The bitterness of the fighting was reflected in the total of 140 enemy tanks and about 70 heavy anti-tank guns destroyed by the 1st Panzer Division. But many members of the panzer divisions had paid for the relief effort with their lives. Armored Battle Group Frank of the 1st Panzer Division had three to five tanks left as well as about seventy-five men of the 113th Panzergrenadier Regiment's 1st Battalion and the attached unit of the "LAH," plus a few pioneers. The other panzer divisions were not much better off. 1st Battalion, 64th Panzergrenadier Regiment of the 16th Panzer Division had left two officers and twenty-eight men - from an entire battalion!

Exacerbating Manstein’s difficulties was the fact that the German High Command had recognized that Anglo-American forces would make the long-advertised invasion of Europe in the spring or early summer. Thus, Keitel and Jodl persuaded Hitler not to withdraw the refitted, reorganized German divisions from France and Belgium but rather to build up German forces in the west to defeat the invasion. Such a German victory would then allow the Wehrmacht to turn its full military power against the Soviet Union. Thus, over the course of the winter fighting in the Ukraine, the OKW lost only one division (from Norway) and three regiments of recruits.

Having escaped a twenty-one day battle of encirclement, the ten-thousand German soldiers were not fit for action for some time, and their faith in the highest levels of German command had been severely shaken.
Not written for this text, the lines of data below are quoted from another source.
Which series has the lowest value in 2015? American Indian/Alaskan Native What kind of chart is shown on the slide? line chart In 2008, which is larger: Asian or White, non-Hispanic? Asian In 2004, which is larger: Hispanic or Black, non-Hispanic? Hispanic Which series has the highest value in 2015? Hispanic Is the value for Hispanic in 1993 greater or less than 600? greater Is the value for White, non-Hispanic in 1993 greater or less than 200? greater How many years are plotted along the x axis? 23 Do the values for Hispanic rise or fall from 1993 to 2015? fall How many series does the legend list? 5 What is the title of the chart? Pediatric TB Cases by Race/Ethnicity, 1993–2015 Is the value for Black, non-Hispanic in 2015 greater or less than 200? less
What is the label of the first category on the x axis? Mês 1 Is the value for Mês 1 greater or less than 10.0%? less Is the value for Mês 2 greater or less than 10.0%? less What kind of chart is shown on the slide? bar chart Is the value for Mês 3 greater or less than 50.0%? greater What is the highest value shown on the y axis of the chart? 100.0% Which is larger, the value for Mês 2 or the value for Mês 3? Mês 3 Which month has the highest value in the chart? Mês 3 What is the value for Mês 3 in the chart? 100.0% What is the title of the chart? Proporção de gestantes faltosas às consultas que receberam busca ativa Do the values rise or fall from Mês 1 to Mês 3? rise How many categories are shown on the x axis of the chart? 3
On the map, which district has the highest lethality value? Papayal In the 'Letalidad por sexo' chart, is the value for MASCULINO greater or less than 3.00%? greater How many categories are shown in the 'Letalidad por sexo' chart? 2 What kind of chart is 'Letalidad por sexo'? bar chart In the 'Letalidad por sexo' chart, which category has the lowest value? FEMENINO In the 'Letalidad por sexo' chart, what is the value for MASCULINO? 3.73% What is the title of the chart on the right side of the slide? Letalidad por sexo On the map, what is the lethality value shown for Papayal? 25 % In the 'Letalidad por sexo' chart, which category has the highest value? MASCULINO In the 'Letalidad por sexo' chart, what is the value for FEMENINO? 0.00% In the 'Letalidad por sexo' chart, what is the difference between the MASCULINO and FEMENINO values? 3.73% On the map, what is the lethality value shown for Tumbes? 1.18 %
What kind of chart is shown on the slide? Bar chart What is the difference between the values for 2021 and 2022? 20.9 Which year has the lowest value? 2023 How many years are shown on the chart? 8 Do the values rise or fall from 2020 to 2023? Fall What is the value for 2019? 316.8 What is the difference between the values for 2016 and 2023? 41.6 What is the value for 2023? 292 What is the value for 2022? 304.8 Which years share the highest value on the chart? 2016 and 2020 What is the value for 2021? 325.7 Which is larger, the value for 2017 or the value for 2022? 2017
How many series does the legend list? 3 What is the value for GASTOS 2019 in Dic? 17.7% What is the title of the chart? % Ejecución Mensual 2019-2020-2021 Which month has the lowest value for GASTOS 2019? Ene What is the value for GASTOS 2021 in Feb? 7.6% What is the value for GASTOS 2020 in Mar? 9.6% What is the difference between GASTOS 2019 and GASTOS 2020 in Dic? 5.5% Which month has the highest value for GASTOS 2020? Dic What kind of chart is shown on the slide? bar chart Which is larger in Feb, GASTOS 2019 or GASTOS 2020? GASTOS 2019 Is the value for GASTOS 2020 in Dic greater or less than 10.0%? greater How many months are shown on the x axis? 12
The two corps had also lost their entire complement of armaments, equipment, vehicles and horses.

Hitler's totally absurd plan for a German offensive toward Kiev had failed at the outset, and his authorization for a breakout from the pocket had been given far too late. The enemy could no longer be stopped. The Soviet flood broke loose again, overwhelming the entire Ukraine, and soon reached the Dnestr.

The Russians moved on ahead, crossing the Bug and Dniester rivers. Such was its vast preponderance in both men and matériel that the Red Army could afford to engage the entire German force along a line, and then wait to see where the gaps appeared before striking again and again. Yet throughout this losing battle the Germans’ camaraderie and esprit de corps allowed them to continue to make withering counter-attacks, which any less resilient soldiers than the Russians could probably not have withstood.

If Russian troops had broken and run in the way that Western troops sometimes did, for example in the opening stages of the battle of the Bulge, they would have been shot by the NKVD. “Who but us could have taken on the Germans?” asked Konstantin Mamerdov, a Soviet soldier at this time. It was meant rhetorically, because the answer was: probably no one.

Because on this occasion, unlike Stalingrad, the advancing Soviet units were unable to drive back the German front a substantial distance away from their ring, the Germans succeeded in driving a relief column close to the pocket. And again unlike Stalingrad, when that column came close, the encircled units moved to break out. However hard the desperate Germans fought, the whole experience showed two things clearly. The initiative was now wholly with the Red Army, and the shock of the Stalingrad experience had made a deep impression on the thinking and the conduct of the German army.